-- start --

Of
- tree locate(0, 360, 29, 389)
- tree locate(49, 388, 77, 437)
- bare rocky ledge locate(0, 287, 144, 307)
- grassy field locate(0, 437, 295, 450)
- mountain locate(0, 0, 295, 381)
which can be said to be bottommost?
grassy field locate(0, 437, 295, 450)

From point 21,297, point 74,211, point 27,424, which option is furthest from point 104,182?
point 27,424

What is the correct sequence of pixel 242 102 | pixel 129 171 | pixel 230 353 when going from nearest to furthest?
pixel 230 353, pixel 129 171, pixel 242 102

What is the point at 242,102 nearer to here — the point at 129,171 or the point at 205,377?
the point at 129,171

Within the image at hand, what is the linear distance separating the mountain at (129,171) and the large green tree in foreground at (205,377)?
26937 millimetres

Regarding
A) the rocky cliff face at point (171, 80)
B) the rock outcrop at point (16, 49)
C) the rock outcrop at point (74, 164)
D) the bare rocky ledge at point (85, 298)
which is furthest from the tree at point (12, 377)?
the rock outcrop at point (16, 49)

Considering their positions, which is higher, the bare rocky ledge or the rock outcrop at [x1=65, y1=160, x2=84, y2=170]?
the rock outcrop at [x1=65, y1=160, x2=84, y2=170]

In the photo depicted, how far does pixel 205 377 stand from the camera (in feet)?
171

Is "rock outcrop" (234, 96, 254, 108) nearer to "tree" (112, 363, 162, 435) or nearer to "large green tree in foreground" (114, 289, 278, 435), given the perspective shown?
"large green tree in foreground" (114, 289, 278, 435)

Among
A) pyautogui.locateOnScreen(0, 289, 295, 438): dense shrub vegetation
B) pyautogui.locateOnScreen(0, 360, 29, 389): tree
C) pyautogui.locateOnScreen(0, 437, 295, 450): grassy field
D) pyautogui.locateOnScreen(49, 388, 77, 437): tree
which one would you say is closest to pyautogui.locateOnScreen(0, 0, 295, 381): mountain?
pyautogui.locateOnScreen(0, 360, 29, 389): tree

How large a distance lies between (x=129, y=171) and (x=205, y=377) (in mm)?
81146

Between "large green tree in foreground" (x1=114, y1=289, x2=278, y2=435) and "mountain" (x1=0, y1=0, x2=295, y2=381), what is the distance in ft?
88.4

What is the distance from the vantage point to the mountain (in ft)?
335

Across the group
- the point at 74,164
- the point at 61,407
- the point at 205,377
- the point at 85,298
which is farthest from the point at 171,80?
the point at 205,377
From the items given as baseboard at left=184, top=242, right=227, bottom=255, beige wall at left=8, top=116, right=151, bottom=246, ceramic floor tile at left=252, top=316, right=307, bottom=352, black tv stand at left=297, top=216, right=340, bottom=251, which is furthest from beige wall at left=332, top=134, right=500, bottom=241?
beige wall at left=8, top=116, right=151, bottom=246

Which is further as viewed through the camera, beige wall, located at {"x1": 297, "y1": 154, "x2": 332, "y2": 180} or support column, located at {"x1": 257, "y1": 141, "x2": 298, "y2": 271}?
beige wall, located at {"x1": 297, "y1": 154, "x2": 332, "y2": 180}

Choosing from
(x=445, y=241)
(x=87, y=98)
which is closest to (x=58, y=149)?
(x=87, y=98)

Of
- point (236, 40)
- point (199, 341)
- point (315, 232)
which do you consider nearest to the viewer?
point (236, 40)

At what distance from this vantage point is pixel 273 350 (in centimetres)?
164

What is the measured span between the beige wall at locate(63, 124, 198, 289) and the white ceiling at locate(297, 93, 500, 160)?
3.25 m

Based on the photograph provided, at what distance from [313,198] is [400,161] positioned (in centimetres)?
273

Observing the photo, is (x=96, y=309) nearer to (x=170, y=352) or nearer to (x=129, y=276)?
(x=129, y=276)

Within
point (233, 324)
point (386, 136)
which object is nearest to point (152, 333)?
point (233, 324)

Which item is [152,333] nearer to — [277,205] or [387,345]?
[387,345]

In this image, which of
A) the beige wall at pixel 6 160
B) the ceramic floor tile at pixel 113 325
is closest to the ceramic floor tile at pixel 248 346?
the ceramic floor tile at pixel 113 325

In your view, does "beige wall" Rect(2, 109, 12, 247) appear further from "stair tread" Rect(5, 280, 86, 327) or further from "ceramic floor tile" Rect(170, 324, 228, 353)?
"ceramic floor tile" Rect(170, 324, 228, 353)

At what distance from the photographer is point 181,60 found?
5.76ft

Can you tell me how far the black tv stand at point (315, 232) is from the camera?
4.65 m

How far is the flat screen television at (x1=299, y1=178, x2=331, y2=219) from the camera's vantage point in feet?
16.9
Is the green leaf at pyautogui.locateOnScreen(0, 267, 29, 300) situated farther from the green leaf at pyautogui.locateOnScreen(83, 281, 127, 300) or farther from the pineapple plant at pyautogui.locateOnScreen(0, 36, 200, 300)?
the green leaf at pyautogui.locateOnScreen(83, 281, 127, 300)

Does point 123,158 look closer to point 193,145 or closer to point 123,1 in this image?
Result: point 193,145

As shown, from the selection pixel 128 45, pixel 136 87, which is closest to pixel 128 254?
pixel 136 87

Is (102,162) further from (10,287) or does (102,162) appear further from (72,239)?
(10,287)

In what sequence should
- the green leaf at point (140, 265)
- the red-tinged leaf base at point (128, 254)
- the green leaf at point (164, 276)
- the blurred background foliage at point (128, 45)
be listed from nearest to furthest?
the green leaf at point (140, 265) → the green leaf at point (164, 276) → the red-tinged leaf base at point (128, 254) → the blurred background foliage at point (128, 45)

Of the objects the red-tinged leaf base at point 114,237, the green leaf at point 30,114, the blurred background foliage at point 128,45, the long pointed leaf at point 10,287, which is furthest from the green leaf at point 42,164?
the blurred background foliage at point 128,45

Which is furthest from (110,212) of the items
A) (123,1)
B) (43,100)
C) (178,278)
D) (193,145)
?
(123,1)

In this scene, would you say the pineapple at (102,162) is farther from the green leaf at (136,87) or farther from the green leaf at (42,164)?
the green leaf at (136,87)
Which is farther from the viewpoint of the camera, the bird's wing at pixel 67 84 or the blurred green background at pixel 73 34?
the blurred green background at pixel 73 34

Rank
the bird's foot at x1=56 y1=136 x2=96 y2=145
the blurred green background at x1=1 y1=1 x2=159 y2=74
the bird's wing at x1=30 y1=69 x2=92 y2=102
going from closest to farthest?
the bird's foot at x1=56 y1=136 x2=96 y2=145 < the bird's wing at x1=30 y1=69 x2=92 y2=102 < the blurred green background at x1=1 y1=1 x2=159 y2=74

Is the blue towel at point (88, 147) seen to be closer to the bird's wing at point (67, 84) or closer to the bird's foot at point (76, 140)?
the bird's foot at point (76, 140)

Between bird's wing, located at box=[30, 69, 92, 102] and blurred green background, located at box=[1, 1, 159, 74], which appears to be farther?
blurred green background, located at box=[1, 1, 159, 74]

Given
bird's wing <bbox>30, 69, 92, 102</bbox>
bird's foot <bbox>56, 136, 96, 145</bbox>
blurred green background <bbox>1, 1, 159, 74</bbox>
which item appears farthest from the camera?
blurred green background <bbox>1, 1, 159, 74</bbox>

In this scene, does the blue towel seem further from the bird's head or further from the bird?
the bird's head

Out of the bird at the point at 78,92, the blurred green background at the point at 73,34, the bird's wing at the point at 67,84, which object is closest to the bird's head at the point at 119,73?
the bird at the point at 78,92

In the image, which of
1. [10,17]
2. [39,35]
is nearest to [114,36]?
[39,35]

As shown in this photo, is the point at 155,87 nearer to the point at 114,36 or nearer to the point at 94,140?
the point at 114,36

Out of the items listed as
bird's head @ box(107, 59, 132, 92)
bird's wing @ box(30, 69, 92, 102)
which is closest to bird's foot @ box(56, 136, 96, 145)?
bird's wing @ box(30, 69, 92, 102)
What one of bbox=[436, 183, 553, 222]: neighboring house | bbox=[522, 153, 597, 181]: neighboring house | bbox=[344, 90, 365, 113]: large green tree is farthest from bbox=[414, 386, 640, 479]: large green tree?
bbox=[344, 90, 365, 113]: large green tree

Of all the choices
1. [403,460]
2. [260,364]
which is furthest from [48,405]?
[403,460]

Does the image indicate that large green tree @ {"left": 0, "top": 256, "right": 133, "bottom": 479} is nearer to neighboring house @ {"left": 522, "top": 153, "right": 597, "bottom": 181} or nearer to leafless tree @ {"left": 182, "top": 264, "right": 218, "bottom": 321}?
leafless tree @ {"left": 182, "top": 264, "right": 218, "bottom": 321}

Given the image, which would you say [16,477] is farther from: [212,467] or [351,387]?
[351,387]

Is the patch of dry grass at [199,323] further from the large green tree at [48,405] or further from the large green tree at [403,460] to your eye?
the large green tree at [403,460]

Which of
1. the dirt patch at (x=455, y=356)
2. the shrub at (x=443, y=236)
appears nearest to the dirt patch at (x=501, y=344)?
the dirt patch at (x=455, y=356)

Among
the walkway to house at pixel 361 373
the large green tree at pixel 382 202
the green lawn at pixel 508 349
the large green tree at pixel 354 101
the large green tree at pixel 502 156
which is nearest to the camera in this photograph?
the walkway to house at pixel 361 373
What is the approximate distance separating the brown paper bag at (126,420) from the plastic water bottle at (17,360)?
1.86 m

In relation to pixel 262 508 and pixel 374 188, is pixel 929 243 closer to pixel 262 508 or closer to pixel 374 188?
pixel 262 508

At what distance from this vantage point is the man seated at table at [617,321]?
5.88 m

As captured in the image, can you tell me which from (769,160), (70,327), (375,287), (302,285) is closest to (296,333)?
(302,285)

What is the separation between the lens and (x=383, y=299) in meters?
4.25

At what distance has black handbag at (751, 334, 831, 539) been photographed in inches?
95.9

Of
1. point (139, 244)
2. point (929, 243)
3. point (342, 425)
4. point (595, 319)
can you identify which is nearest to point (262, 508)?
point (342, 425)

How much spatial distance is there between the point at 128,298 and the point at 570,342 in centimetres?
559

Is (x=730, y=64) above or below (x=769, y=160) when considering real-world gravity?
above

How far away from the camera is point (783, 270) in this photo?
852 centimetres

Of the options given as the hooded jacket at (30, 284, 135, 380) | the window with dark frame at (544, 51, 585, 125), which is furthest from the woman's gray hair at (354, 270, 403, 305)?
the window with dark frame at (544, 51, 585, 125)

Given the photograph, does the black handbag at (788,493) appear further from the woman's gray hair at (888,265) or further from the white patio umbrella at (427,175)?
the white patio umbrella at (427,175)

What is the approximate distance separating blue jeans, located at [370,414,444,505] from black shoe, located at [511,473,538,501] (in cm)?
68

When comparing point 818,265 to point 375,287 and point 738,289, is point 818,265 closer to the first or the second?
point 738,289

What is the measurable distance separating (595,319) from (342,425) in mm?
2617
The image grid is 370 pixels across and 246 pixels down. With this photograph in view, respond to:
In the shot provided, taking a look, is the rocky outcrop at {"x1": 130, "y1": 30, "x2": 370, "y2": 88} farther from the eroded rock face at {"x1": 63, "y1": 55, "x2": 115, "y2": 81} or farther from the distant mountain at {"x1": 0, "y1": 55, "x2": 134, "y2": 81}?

-- end --

▶ [What you should do]
Find the line with "At what distance from this vantage point is the" in the listing above, then write out that line and each remaining line exactly, with no other text.

▶ [Response for this exercise]
At what distance from this vantage point is the man seated at table at [617,321]?
5.88 m

As captured in the image, can you tell me which from (769,160), (70,327), (375,287), (302,285) is closest to (296,333)?
(302,285)

What is the separation between the lens and (x=383, y=299) in meters?
4.25

At what distance has black handbag at (751, 334, 831, 539) been photographed in inches?
95.9

Of
1. point (139, 244)
2. point (929, 243)
3. point (342, 425)
4. point (595, 319)
can you identify which is nearest to point (262, 508)?
point (342, 425)

How much spatial distance is there between the point at 128,298 and the point at 570,342 in centimetres?
559

Is (x=730, y=64) above or below (x=769, y=160) when considering real-world gravity?
above

How far away from the camera is point (783, 270) in this photo?
852 centimetres

Of the options given as the hooded jacket at (30, 284, 135, 380) | the window with dark frame at (544, 51, 585, 125), which is furthest from the woman's gray hair at (354, 270, 403, 305)?
the window with dark frame at (544, 51, 585, 125)

Given the photograph, does the black handbag at (788,493) appear further from the woman's gray hair at (888,265) or further from the white patio umbrella at (427,175)?
the white patio umbrella at (427,175)

What is the approximate distance separating blue jeans, located at [370,414,444,505] from black shoe, located at [511,473,538,501] (in cm)?
68

When comparing point 818,265 to point 375,287 and point 738,289, is point 818,265 closer to the first or the second?
point 738,289

What is the measurable distance separating (595,319) from (342,425) in mm?
2617
The image grid is 370 pixels across and 246 pixels down. With this photograph in view, respond to:
In the shot provided, taking a look, is the rocky outcrop at {"x1": 130, "y1": 30, "x2": 370, "y2": 88} farther from the eroded rock face at {"x1": 63, "y1": 55, "x2": 115, "y2": 81} or farther from the distant mountain at {"x1": 0, "y1": 55, "x2": 134, "y2": 81}?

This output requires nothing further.